📰 News Report
Since 2023, the US AI Safety Institute (AISI) has been running a variety of frontier AI models through 95 different Capture the Flag challenges designed to test capabilities on cybersecurity tasks, including reverse engineering, web exploitation, and cryptography.
Test Results
The latest test results show that GPT-5.5 performs on par with the heavily hyped Mythos Preview in the highest-level cybersecurity evaluations. In the “TLO” test range — which simulates a 32-step data extraction attack on a corporate network — GPT-5.5 succeeded in 3 out of 10 attempts, compared to 2 out of 10 for Mythos Preview.
The new results for GPT-5.5 suggest that, when it comes to cybersecurity risk, Mythos Preview was likely not “a breakthrough specific to one model” but rather “a byproduct of more general improvements in long-horizon autonomy, reasoning, and coding.”
OpenAI’s Response
In a recent interview with the Core Memory podcast, OpenAI CEO Sam Altman criticized what he calls “fear-based marketing” in promoting limited releases for certain AI models. While he said he’s “sure Mythos is a great model for cybersecurity,” he added: “There will be a lot more rhetoric about models that are too dangerous to release. There will also be very dangerous models that will have to be released in different ways.”

· · ·

- _What you should do_: Extend the news report on AI cybersecurity testing with a passage that follows on from its final sentence.

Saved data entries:
· · ·

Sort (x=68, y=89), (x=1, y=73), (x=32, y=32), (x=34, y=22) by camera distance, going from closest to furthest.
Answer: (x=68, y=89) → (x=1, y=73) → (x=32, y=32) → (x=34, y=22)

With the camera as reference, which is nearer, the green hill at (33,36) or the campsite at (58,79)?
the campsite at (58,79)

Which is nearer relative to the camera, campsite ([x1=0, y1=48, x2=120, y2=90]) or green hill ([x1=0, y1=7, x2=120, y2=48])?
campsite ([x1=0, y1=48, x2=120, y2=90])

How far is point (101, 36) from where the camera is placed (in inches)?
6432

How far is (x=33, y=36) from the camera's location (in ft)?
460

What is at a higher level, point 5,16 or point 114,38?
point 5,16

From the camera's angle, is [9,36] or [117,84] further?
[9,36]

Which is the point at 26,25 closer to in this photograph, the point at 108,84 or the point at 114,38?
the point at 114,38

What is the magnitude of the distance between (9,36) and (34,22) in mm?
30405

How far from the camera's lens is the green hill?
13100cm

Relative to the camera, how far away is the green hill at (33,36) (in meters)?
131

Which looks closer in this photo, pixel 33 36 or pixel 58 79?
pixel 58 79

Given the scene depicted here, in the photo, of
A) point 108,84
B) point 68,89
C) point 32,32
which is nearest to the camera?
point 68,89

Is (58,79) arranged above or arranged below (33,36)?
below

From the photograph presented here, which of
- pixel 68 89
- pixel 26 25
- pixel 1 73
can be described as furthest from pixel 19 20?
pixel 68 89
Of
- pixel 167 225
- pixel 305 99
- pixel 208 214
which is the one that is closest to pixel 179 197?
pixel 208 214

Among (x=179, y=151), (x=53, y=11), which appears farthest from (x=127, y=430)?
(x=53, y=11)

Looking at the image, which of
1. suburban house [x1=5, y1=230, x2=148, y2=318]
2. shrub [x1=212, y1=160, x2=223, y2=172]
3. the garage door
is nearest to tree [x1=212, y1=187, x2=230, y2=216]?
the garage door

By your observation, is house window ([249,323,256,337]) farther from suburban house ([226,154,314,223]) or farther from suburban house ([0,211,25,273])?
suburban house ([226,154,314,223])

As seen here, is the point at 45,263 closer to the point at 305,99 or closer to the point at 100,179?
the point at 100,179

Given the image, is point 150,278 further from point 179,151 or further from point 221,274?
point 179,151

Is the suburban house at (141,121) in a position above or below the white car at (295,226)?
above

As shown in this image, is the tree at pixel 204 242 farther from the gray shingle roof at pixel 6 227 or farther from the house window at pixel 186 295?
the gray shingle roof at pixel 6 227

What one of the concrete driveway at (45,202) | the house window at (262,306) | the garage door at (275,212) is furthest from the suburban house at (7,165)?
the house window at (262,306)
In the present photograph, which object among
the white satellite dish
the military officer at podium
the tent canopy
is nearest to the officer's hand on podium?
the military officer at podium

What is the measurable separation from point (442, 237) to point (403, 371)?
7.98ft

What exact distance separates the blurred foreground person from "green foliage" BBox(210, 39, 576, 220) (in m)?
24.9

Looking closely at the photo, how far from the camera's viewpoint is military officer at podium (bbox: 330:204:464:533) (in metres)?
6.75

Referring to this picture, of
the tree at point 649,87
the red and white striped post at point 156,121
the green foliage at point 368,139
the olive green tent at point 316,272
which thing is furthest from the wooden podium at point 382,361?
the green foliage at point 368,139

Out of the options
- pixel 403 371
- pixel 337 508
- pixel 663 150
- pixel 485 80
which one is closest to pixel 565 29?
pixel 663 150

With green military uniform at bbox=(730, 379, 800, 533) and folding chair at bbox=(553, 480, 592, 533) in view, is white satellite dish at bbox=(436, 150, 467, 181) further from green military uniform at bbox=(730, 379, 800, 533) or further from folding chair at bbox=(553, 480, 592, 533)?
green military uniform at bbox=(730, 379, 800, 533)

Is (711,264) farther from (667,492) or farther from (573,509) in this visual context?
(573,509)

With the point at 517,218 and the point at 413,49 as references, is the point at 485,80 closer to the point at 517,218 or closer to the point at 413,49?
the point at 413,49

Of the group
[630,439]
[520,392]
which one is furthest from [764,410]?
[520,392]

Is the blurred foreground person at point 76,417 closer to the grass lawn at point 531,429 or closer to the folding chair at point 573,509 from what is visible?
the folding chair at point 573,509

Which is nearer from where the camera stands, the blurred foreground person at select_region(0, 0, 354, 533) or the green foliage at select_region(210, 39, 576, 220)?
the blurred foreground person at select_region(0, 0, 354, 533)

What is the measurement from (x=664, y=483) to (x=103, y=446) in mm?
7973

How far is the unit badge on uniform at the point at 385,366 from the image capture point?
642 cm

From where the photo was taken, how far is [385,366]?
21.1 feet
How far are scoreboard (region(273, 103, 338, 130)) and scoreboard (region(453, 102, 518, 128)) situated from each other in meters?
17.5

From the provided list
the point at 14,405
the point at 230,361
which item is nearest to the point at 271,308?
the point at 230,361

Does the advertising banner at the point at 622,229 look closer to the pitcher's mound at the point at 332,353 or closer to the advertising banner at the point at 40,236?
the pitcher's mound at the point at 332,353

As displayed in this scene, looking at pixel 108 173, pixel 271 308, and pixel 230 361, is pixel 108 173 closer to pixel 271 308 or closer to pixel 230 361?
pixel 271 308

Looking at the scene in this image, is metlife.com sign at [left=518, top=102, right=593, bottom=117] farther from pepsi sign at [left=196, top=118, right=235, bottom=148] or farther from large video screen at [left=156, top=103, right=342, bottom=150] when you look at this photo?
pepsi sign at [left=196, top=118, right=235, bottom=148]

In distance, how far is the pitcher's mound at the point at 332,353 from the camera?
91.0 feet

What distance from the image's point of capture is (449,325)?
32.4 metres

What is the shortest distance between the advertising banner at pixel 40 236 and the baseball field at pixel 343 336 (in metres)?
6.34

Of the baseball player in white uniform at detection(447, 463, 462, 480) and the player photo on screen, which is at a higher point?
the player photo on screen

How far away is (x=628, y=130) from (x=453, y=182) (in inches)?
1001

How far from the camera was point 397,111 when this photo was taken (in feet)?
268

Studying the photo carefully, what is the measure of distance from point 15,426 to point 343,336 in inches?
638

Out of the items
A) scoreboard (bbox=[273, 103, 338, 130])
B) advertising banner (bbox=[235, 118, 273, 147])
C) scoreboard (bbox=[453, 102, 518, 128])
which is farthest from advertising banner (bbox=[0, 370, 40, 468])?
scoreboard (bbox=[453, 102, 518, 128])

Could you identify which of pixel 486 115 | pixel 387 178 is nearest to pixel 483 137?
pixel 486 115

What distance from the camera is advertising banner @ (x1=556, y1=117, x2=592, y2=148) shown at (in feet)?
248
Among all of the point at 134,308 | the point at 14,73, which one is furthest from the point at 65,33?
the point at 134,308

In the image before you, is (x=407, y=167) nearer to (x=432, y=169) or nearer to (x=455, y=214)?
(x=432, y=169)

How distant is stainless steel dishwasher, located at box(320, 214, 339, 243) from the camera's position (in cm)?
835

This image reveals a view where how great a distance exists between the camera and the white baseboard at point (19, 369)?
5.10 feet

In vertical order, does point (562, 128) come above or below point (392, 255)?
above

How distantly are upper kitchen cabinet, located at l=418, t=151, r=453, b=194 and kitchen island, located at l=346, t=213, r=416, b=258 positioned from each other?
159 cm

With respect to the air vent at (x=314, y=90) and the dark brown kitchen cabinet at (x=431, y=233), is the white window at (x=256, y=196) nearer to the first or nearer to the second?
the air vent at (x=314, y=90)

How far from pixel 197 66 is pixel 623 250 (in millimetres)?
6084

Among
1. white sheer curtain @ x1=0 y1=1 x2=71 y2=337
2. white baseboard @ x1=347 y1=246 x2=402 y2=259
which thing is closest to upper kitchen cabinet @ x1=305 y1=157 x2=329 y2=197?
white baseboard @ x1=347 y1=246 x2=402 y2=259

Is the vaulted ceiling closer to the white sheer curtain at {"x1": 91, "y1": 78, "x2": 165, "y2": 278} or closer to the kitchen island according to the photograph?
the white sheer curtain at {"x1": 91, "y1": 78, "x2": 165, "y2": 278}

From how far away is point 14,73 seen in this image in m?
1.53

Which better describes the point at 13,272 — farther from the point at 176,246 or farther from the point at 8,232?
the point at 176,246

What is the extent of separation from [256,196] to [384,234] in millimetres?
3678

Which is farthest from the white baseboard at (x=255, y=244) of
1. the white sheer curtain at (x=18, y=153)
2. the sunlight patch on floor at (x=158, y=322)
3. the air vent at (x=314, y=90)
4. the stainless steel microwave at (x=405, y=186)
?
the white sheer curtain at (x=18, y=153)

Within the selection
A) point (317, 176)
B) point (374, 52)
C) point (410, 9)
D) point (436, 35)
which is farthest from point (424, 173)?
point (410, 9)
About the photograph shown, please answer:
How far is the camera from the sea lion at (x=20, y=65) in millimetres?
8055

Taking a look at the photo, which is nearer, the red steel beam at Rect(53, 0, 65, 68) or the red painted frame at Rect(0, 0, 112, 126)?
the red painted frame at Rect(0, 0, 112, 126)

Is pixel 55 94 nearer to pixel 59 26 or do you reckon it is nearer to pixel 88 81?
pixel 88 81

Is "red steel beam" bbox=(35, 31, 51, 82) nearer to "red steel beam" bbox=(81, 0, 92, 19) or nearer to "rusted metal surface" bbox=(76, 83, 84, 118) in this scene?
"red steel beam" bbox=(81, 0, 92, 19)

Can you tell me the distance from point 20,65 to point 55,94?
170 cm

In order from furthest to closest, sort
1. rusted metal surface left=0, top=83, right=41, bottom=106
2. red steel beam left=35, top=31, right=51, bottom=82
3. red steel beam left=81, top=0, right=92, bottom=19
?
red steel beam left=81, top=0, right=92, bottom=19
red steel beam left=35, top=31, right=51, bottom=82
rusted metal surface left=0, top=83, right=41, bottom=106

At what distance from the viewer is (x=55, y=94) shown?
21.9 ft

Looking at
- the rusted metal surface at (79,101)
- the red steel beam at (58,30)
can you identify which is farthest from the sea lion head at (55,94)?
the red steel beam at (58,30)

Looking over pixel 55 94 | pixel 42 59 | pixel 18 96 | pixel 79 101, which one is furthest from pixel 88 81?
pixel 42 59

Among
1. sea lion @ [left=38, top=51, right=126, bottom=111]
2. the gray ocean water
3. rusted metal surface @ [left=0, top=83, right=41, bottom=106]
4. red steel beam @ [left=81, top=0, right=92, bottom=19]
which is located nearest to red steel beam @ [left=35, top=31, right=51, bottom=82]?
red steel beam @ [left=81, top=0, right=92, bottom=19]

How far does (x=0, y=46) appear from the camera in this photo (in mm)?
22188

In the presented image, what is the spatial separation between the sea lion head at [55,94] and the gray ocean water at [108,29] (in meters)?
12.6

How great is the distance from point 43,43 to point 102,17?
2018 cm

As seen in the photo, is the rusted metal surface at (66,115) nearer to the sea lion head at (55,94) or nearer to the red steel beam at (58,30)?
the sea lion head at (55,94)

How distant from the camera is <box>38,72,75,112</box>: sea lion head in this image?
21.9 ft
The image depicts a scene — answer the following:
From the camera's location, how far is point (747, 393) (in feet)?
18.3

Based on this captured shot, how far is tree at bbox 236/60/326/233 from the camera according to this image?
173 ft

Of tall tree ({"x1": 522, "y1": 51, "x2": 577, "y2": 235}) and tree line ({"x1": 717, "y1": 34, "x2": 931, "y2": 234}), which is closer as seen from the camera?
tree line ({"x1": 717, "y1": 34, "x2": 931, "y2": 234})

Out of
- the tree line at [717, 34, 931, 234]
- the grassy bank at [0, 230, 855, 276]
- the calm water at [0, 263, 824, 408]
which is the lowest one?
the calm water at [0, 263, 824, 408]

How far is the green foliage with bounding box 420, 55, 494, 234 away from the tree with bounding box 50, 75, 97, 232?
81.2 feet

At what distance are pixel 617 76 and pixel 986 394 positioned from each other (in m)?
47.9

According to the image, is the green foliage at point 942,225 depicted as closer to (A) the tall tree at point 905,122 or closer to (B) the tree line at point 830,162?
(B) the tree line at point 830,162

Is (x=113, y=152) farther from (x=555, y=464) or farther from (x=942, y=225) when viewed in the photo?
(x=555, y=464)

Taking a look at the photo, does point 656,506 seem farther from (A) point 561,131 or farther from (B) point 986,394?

· · ·

- _Answer to the exercise_:
On Thursday, Altman said on social media that the initial release of GPT-5.5-Cyber would similarly be limited “to critical cyber defenders in the next few days.”
Industry Impact
In February, OpenAI rolled out its Trusted Access for Cyber pilot program, letting security researchers and enterprises verify their identities and register their interest in studying OpenAI’s frontier models for “legitimate defensive work.”
These test results carry significant implications for the broader AI safety industry. They suggest that cybersecurity capability improvements are becoming a general trend across frontier AI models rather than an isolated phenomenon. This is prompting regulators and enterprises to reassess risk evaluation frameworks for AI models in the cybersecurity domain.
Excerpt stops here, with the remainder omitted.